Georges Dobbeleer est de ceux, rares aujourd'hui, qui durant toute sa vie militante ont tenu une chronique de ses activités, militantes et personnelles. Après un premier volume (Itinéraire d'un trotskyste belge, Syllepse, 2006, voir ici), il poursuit la publication de ce récit. La période couverte va de 1968 au tout début 2008. Un récit chronologique des activités multiples, aussi bien au niveau politique (l'essentiel) qu'au niveau plus privé. Aucune des causes, aussi bien belges qu'internationales qui marquent ces longues années, n'est oubliée : le soulèvement de la jeunesse dans son pays, les luttes au niveau mondial et leur impact sur la vie politique belge, la manière dont la presse de son courant en rend compte, etc. De ce foisonnement, retenons trois aspects.
==================================================
## CONSIGNE
Recopiez le passage de l'extrait sur la chronique de Georges Dobbeleer qui va de « Georges Dobbeleer est » à « retenons trois aspects. ». Les lignes ci-dessous sont tirées d'une autre source.

## BLOC DE DONNÉES
==================================================
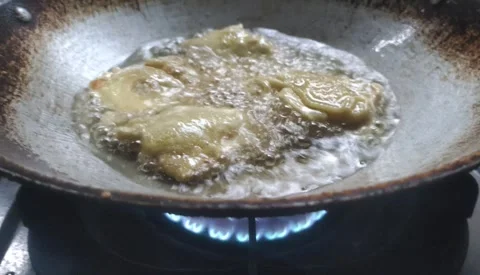 The Process of Frying Tempeh Stock Footage 296207632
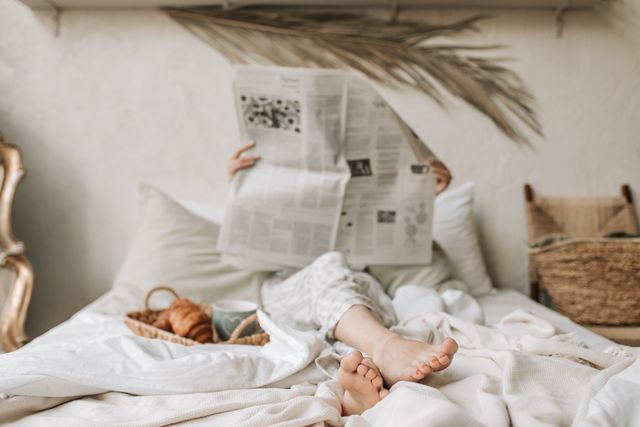 Ireland Staycations: A person sitting in bed with a newspaper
==================================================
## CORRIGÉ
Georges Dobbeleer est de ceux, rares aujourd'hui, qui durant toute sa vie militante ont tenu une chronique de ses activités, militantes et personnelles. Après un premier volume (Itinéraire d'un trotskyste belge, Syllepse, 2006, voir ici), il poursuit la publication de ce récit. La période couverte va de 1968 au tout début 2008. Un récit chronologique des activités multiples, aussi bien au niveau politique (l'essentiel) qu'au niveau plus privé. Aucune des causes, aussi bien belges qu'internationales qui marquent ces longues années, n'est oubliée : le soulèvement de la jeunesse dans son pays, les luttes au niveau mondial et leur impact sur la vie politique belge, la manière dont la presse de son courant en rend compte, etc. De ce foisonnement, retenons trois aspects.